— Start Extracted entries —

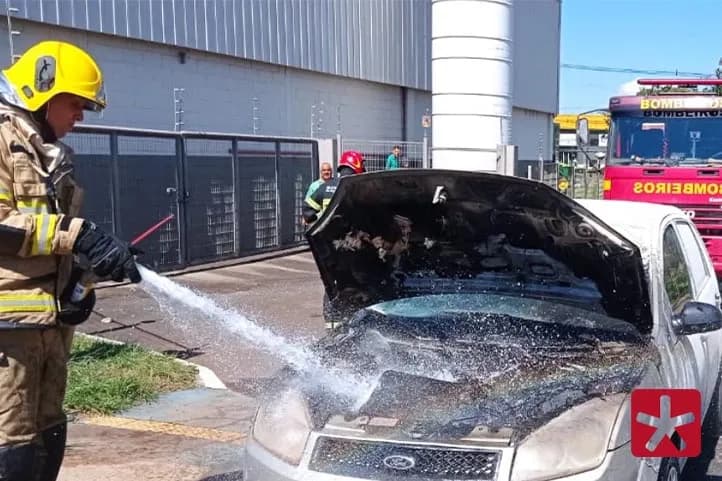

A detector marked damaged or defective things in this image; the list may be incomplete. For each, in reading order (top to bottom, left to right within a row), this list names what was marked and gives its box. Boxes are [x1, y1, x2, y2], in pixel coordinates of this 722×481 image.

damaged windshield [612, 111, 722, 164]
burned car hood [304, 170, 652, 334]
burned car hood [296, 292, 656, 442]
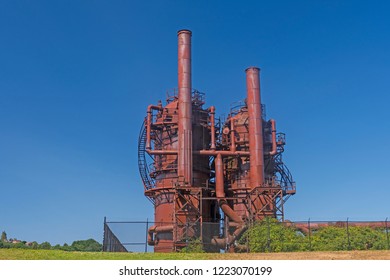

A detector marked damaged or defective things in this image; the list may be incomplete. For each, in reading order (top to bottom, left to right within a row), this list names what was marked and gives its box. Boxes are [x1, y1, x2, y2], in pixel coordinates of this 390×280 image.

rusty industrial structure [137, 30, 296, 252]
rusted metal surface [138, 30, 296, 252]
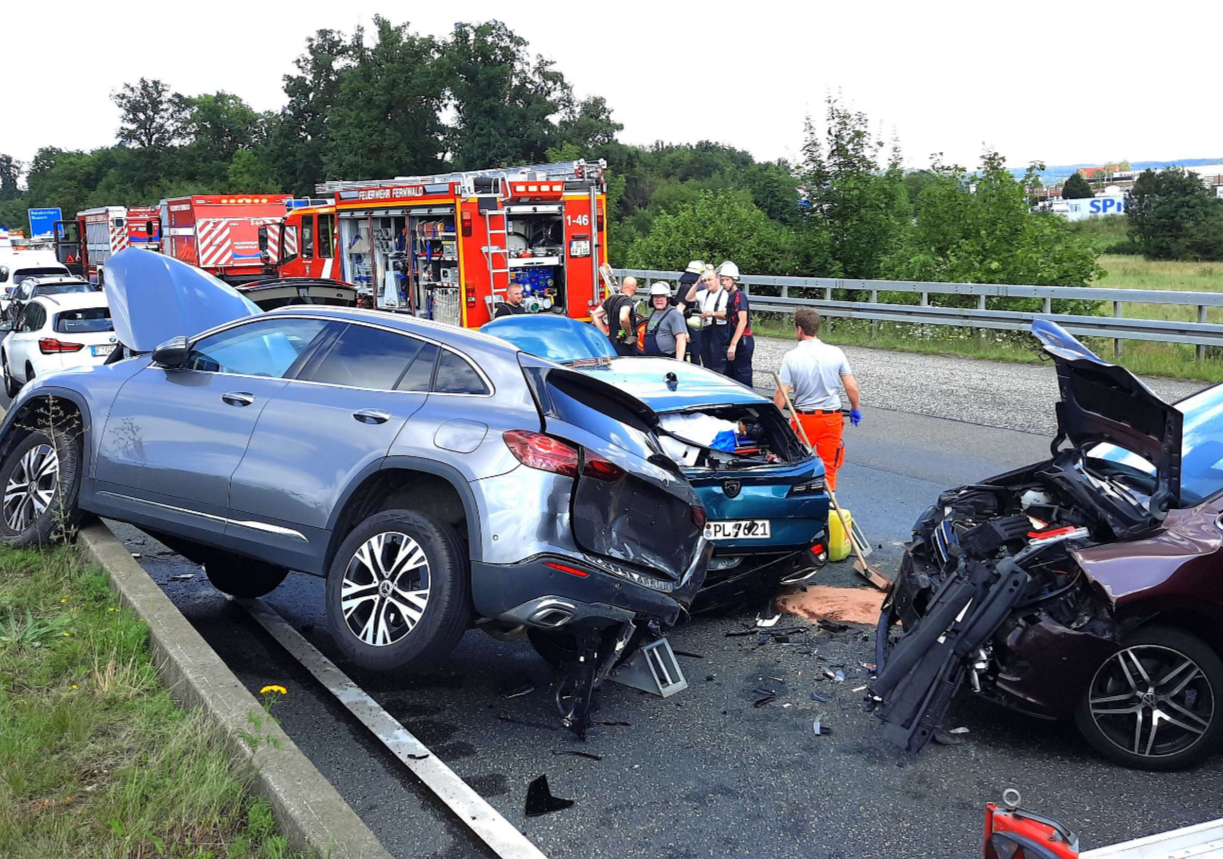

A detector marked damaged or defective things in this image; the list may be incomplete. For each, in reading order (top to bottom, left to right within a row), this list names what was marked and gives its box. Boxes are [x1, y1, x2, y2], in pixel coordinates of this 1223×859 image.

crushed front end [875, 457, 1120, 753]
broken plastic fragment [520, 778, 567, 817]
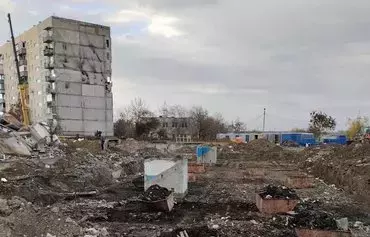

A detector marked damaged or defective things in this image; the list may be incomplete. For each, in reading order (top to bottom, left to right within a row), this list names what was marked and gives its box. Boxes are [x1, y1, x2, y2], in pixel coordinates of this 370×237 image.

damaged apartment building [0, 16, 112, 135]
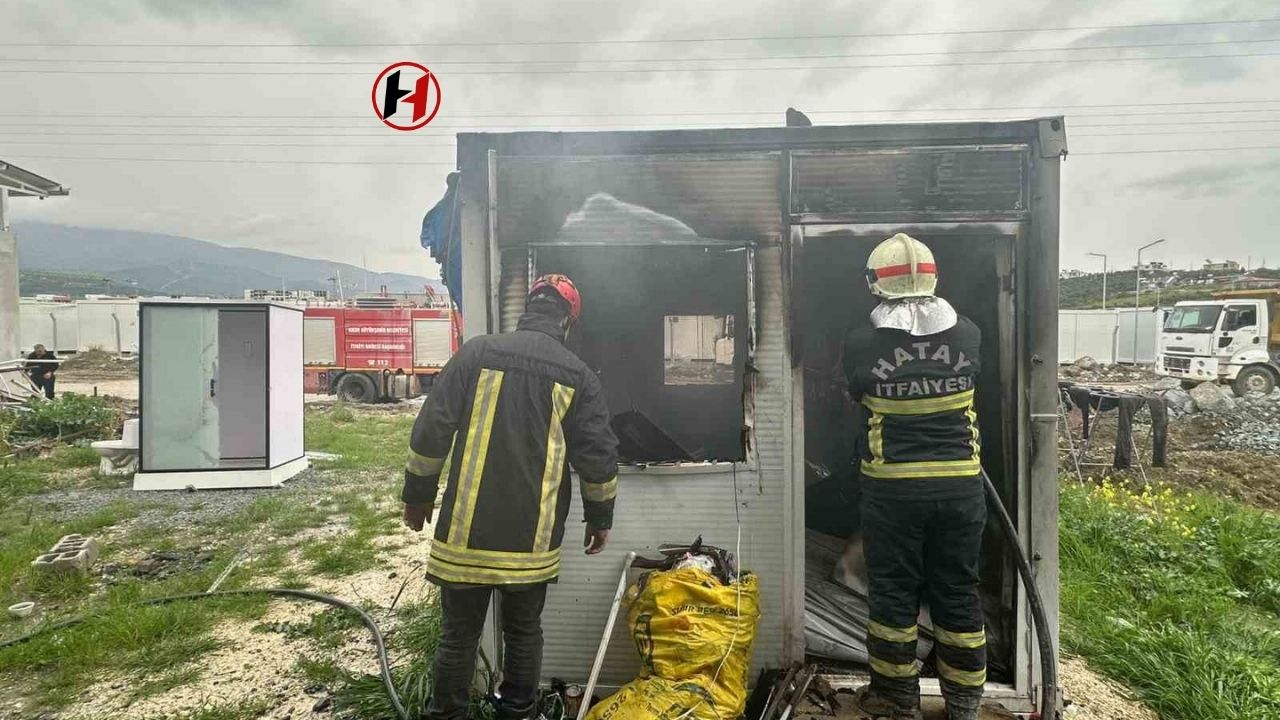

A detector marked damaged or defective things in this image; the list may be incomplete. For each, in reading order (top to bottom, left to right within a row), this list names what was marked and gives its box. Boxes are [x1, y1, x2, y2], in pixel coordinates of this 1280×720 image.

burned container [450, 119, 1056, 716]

— End Extracted entries —

What is needed – Rewrite all the entries above, replacing "defective" with "faulty" and leaving everything else as it is. Leave out the pictures.

Task answer –
A detector marked damaged or faulty things in this image; the list may be incomplete. For each, in reading order (top to bottom, left to right within a row), this list names what was marked and gives its box. Boxes are [x1, y1, x2, y2], in pixel coordinates of this 722×481 image.

damaged windshield [612, 111, 722, 164]
burned car hood [304, 170, 652, 334]
burned car hood [296, 292, 656, 442]

A detector marked damaged or faulty things in this image; the list may be incomplete. For each, in reading order (top to bottom, left to right within a row), this list names what was marked and gives its box. Boxes are [x1, y1, x2, y2], in pixel coordinates of this 390×280 image.

rusty industrial structure [137, 30, 296, 252]
rusted metal surface [138, 30, 296, 252]

A detector marked damaged or faulty things in this image; the list may be incomplete. For each, in reading order (top to bottom, left to right within a row), this list names what was marked and gives its box. Boxes are [x1, y1, x2, y2], in pixel coordinates of this 1223×859 image.

crushed front end [875, 457, 1120, 753]
broken plastic fragment [520, 778, 567, 817]

A detector marked damaged or faulty things in this image; the list may be incomplete. For each, in reading order (top to bottom, left to right within a row), this list names what was marked and gives its box. Boxes are [x1, y1, x2, y2], in pixel coordinates of this 370×237 image.

damaged apartment building [0, 16, 112, 135]

A detector marked damaged or faulty things in this image; the list may be incomplete. For each, in reading order (top to bottom, left to right within a row), this list names what was marked and gives its box. Boxes are [x1, y1, x2, y2], in pixel coordinates of this 1280×720 image.

burned container [450, 119, 1056, 716]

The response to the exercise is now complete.